Many times there are problems with the integration of the Reserve/Guard Units and the Regular Army Units. To me this is a prime example of a guy, who may have been very unprepared for what he saw, verses a groop of trained soldiers who had dealt with a lot more for a whole lot longer amount of time. They took it to be him whining. Maybe it was, maybe it wasn't. One thing, I do not buy is that they did not have Chaplins and other Councilors there for him to meet with. That just does not seem right to me and I am betting they would meet with him before they throw him on a plane to send him home.

As for the continued dropping of the charges......

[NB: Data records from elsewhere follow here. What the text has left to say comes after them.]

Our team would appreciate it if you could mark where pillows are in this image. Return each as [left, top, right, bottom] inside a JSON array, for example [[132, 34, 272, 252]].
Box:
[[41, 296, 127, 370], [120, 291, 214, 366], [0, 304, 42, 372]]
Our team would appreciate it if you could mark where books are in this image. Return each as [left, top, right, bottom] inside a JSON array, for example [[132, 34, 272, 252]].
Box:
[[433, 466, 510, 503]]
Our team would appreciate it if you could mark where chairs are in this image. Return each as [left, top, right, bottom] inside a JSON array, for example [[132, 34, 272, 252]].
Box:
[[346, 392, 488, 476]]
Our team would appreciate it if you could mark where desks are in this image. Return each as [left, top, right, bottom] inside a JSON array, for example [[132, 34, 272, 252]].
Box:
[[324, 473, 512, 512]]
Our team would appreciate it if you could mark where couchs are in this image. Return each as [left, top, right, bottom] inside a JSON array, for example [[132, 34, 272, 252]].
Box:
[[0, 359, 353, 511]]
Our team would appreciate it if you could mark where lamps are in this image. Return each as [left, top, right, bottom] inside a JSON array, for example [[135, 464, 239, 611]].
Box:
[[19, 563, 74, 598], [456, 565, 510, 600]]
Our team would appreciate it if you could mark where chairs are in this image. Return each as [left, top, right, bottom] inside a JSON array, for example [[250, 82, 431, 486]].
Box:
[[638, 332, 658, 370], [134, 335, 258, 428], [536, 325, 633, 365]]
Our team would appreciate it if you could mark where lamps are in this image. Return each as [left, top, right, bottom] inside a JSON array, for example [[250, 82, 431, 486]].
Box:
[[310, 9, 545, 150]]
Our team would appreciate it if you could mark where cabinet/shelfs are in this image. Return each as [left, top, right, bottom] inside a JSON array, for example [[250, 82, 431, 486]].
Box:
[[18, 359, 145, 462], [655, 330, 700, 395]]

He may have made a mistake with the Article 15. It almost sounds like this was the common ground area in which they wanted to meet with him so that he could negotiate. Article 15 would not discharge him necessarily. It would be a fine of $160 or so and a possible reduction in rank, which again, I do not know how a guy becomes a Staff SGT in the National Guard in five years. That is a promotion a year. Think about it. Two days a month = 24 days a year + two weeks = 38 days a year times 5 years = 190 days. Have you ever been promoted five times in 190 days. This would also mean he was sent to two SGT's academies....in that time period.

In a little more than a year and a half he reached five promotions? Rediculous....I was in for 8 years and I was just about to get my E-6.

He is now putting himself on trial.....and if they sent him home.....I am betting he received some form of counciling from Chaplins while in Iraq. If the Psychologists here in the States found nothing wrong with him, then he may very well be out of the service.
 
Not to play devil's advocate....but....

Was the writer of the article there witnessing the soldier's laughing?

Anyone in this forum had bullets fired at them, or felt the relief of it stopping?

I am not saying that laughing is a "normal" reaction to the situation for you or I, however, stressful situations bring out different emotional reactions in people.

I do not know for certain what they were laughing at, and for sure, I cannot rely on the the articles here to decide what was going on here.